What if you took “Fiddler on the Roof,” tossed it with “My Big Fat Greek Wedding” then added a heaping dose of Biryana Masala spice? You’d have something like “Monsoon Wedding,” Mira Nair’s cheerful (and somewhat chaotic) musical version of the 2006 film, currently at St. Ann’s Warehouse.
Like most Indian weddings (full disclosure: I’ve only been to one), the play doesn’t start on time and seems to go on forever. That’s fine because the playwright has a lot to talk about: arranged marriage, the partition of India and Pakistan in 1947, and intergenerational hanky-panky.
Hemant Rai (Deven Kolluri), a straight-arrow, Princeton-grad banker from Hoboken, is betrothed to Aditi (Salena Qureshi), a beautiful young Delhi woman whom he’s never met. He and his family arrive in India and are greeted by the Vermas, the bride-to-be’s close-knit ebullient family. No one has any idea that this sweet young thing has been messing around with her married boss Vikrant (Manju Singh Anand) for years.

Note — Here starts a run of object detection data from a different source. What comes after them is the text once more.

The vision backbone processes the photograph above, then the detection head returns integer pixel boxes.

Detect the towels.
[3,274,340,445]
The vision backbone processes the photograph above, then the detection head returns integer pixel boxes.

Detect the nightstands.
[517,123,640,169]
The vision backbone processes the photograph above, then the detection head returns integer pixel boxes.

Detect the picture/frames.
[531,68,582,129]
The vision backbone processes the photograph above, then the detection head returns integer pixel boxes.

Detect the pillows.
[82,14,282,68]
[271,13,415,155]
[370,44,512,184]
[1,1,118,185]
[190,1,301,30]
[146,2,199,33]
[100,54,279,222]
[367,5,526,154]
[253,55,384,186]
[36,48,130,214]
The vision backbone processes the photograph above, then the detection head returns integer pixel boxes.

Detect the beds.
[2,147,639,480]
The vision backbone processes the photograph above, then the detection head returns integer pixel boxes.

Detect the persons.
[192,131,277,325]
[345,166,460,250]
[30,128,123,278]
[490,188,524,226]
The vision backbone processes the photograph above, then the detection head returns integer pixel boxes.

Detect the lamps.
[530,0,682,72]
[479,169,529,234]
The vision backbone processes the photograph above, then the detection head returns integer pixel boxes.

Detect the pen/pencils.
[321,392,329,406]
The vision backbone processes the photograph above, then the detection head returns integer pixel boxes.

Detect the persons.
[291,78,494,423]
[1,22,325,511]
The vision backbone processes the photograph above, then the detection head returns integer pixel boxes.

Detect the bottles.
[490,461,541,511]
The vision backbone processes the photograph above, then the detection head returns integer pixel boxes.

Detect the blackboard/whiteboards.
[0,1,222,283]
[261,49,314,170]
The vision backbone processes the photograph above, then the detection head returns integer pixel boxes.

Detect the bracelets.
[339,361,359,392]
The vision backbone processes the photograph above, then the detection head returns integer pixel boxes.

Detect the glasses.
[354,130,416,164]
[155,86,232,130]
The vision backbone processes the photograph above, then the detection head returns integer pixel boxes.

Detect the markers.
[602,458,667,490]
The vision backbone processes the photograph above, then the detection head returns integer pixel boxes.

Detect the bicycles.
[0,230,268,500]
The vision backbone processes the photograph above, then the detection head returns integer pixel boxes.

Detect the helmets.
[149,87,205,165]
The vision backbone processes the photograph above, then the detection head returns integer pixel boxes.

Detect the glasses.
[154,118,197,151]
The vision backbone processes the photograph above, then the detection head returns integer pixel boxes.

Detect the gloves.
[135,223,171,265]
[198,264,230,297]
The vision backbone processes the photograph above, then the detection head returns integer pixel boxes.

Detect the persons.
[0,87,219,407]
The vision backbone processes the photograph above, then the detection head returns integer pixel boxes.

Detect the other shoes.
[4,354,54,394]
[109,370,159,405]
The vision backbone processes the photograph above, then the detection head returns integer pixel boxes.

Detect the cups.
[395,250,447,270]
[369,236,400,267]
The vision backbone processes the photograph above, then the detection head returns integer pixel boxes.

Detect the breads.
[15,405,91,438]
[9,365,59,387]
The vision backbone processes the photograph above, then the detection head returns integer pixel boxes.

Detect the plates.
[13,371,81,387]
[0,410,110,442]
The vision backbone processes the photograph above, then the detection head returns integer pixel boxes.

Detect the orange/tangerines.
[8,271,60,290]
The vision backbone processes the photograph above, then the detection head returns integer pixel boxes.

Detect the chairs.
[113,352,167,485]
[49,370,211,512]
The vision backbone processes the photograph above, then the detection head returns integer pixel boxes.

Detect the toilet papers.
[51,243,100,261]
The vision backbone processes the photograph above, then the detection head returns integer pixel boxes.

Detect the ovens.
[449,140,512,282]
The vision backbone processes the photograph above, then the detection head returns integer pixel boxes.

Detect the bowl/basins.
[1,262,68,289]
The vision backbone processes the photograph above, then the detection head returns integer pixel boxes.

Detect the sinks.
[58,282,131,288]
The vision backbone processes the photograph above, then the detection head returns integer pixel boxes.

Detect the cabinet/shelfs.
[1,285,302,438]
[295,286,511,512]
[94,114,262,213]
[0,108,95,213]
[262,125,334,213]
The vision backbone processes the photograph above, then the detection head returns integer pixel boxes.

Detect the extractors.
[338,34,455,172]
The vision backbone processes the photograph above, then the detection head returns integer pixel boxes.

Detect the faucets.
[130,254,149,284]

While this time bomb is ticking, there’s a secondary romance going on—between Dubey, the nerdy unmarried wedding planner (Namur Das), and Alice (Anisha Nagarajan), the Verma’s household maid who is Christian not Hindu. Their comic hijinks and Dubey’s nagging Indian mother (Sargam Ipshita Bali) steal the show.
Good thing your program provides a scorecard to keep track of all the characters in this musical—you will need one. As for the score, some of the tunes are lively, others are touching—in the case of the latter, we have “Neither Here Nor There” which nails the dilemma of a South Asian guy who feels like an American in India, and an Indian in America.
The costumes by Arjun Bhasin are colorful, the writing is witty (with Hindi expressions thrown in from time to time) and the cast members generally look like they’re having a ball. If family-centered Bollywood-ish comedy is your bag, you will like it too. Just don’t be surprised if you’re craving freshly baked paratha on your way out.